### Your objective
Find every line in the records below that holds the word "common" and copy it.

### Raw data
———
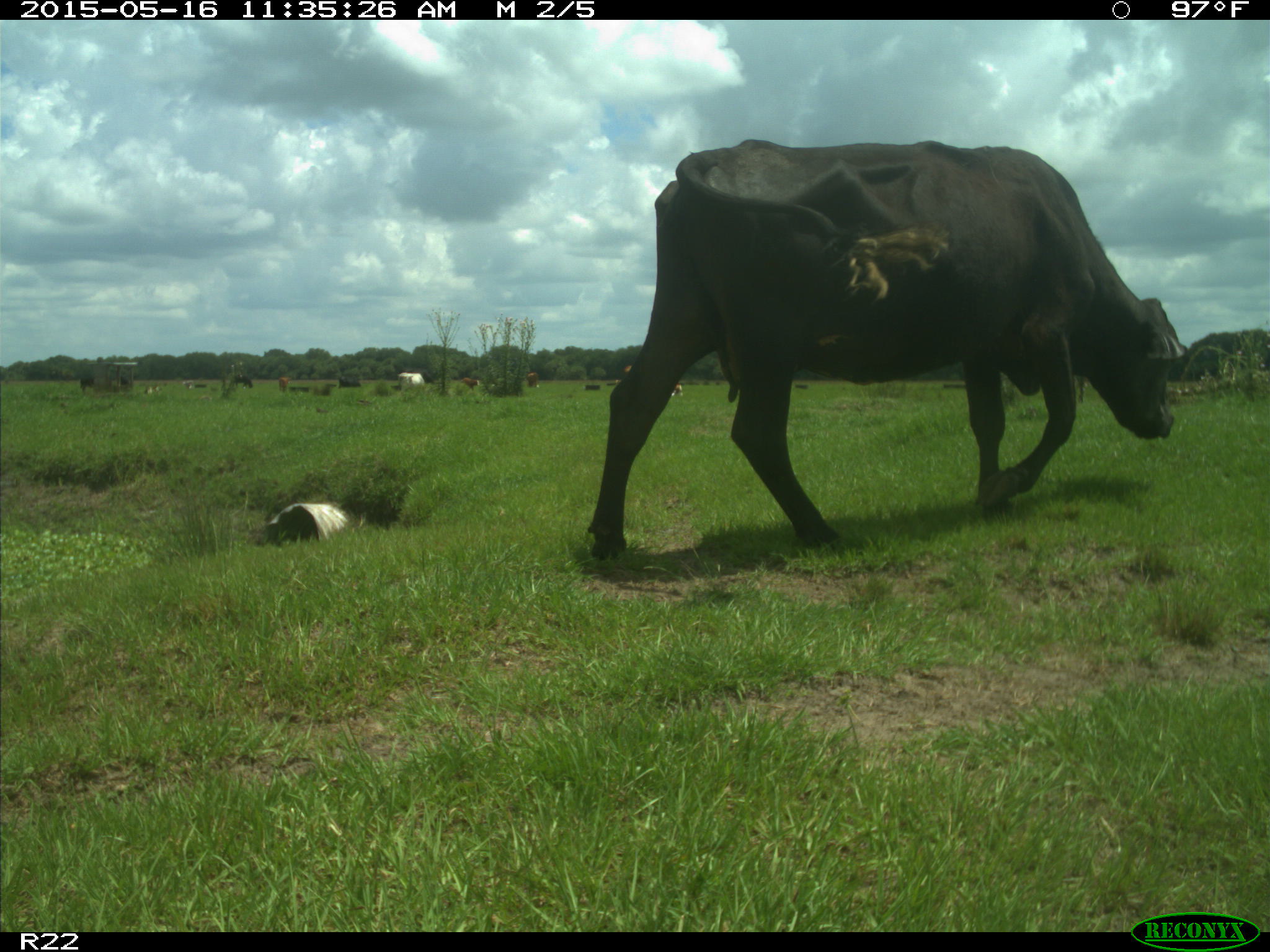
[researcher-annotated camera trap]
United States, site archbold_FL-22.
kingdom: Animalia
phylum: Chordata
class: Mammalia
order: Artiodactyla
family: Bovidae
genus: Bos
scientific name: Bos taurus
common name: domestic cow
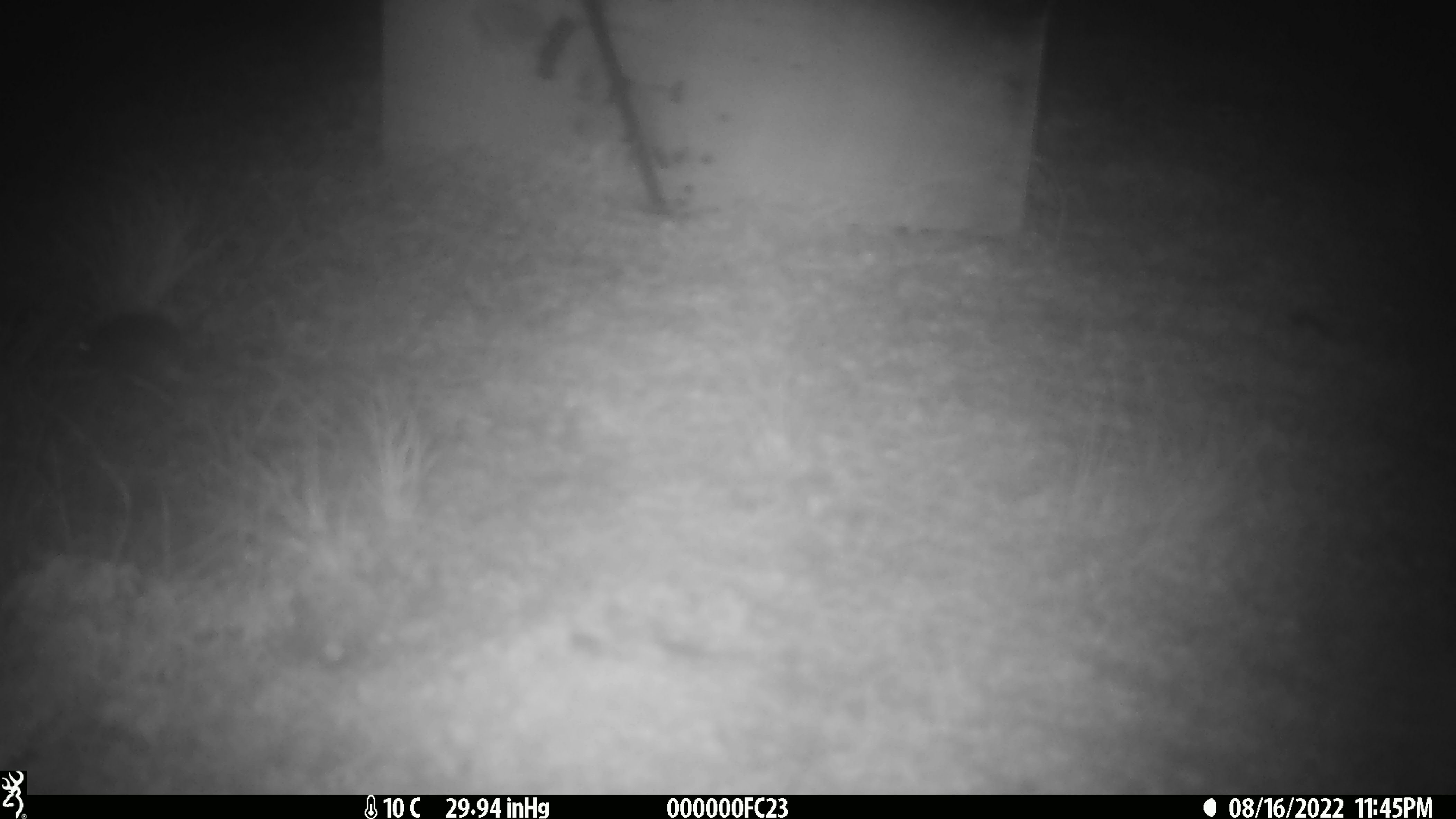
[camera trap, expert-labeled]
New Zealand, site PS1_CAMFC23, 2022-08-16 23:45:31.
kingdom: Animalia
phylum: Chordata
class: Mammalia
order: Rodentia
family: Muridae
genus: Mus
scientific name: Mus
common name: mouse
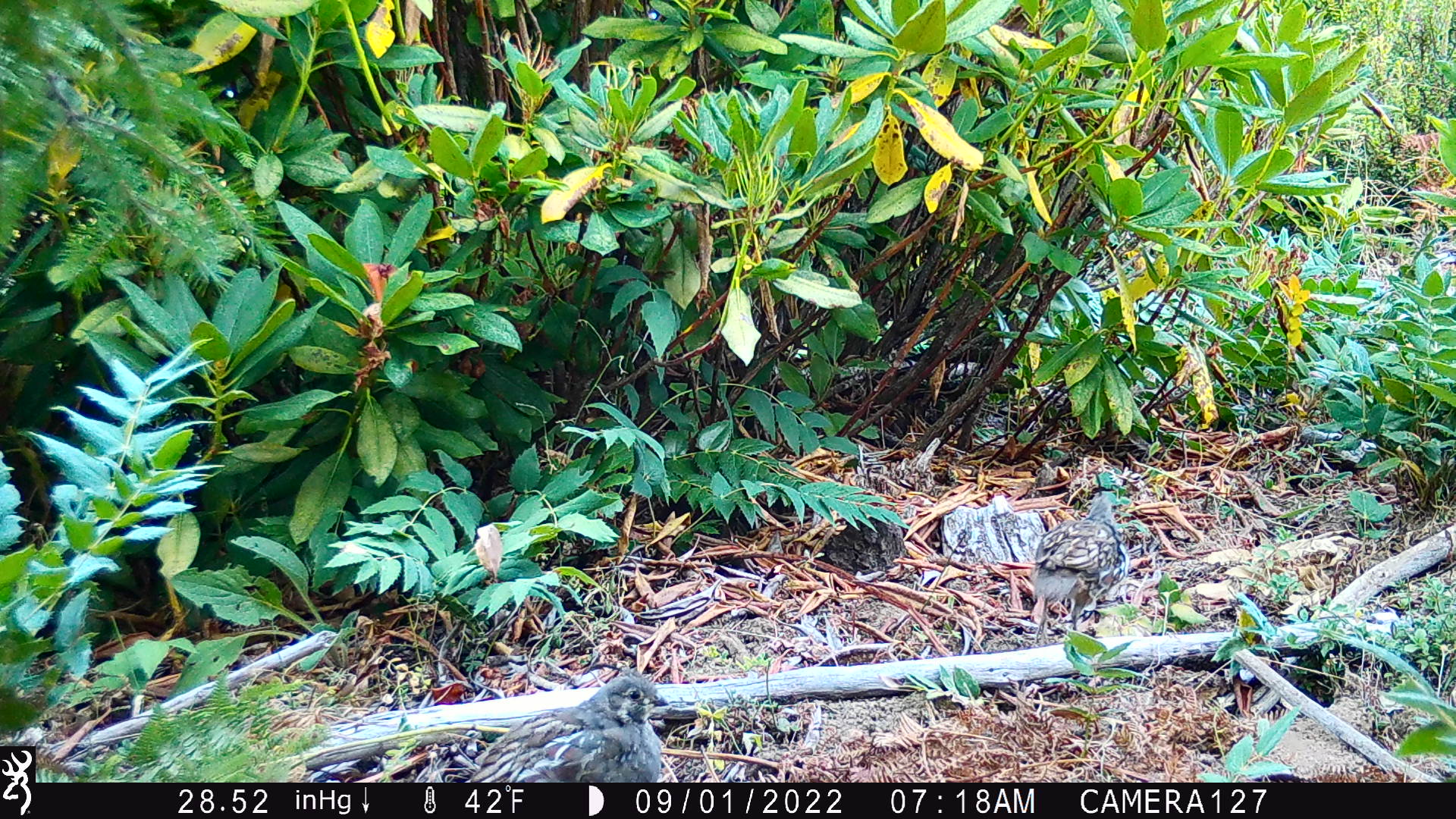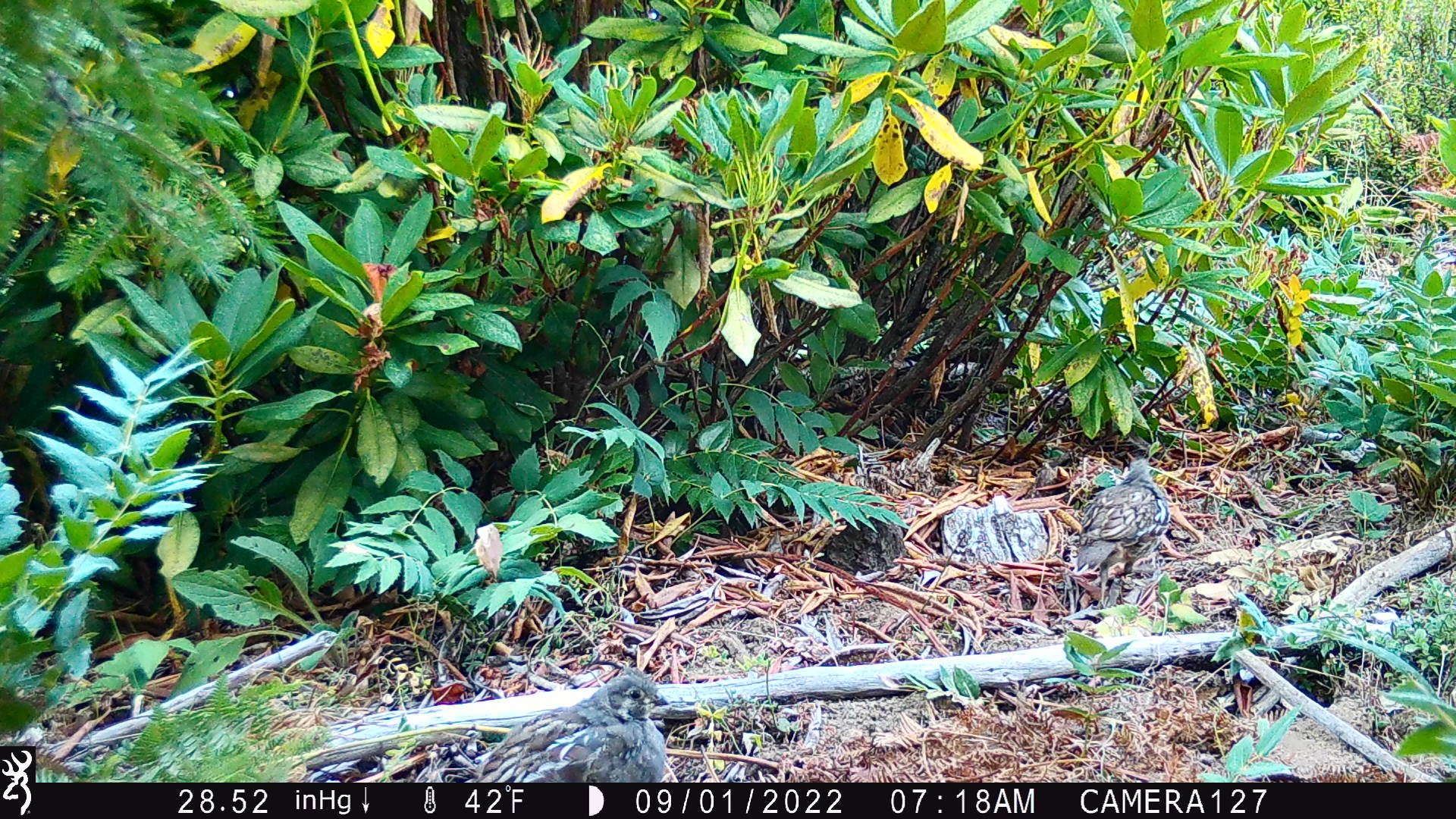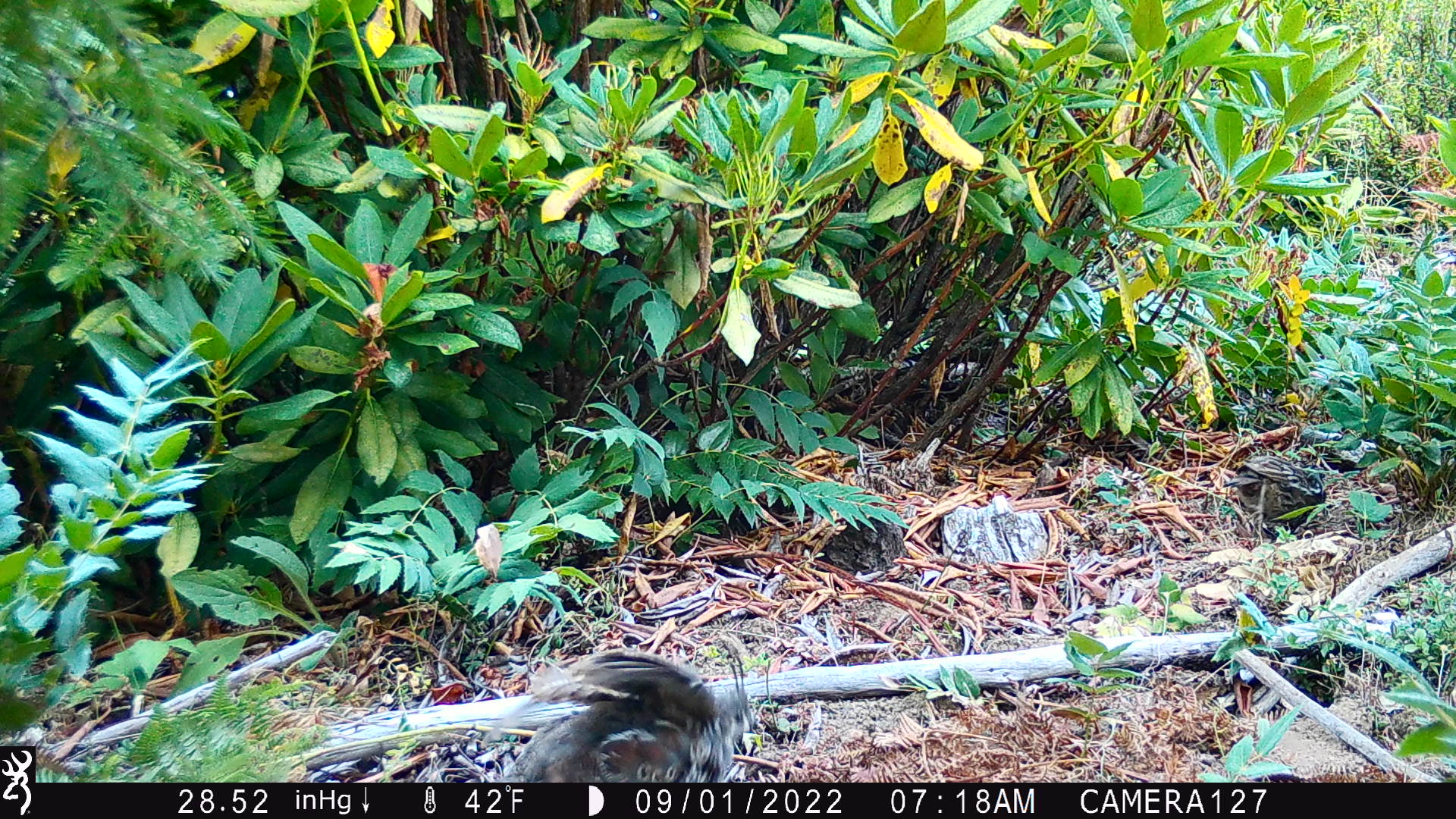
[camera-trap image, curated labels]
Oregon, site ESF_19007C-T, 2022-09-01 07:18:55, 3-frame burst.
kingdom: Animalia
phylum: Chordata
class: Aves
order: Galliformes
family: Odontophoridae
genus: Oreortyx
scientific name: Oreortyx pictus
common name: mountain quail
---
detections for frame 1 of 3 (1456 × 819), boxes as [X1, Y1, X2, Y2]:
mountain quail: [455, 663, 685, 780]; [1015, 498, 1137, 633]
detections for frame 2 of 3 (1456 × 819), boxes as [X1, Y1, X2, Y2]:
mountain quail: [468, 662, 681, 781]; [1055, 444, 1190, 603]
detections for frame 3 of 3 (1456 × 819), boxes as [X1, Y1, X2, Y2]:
———
### Written solution
common name: domestic cow
common name: mouse
common name: mountain quail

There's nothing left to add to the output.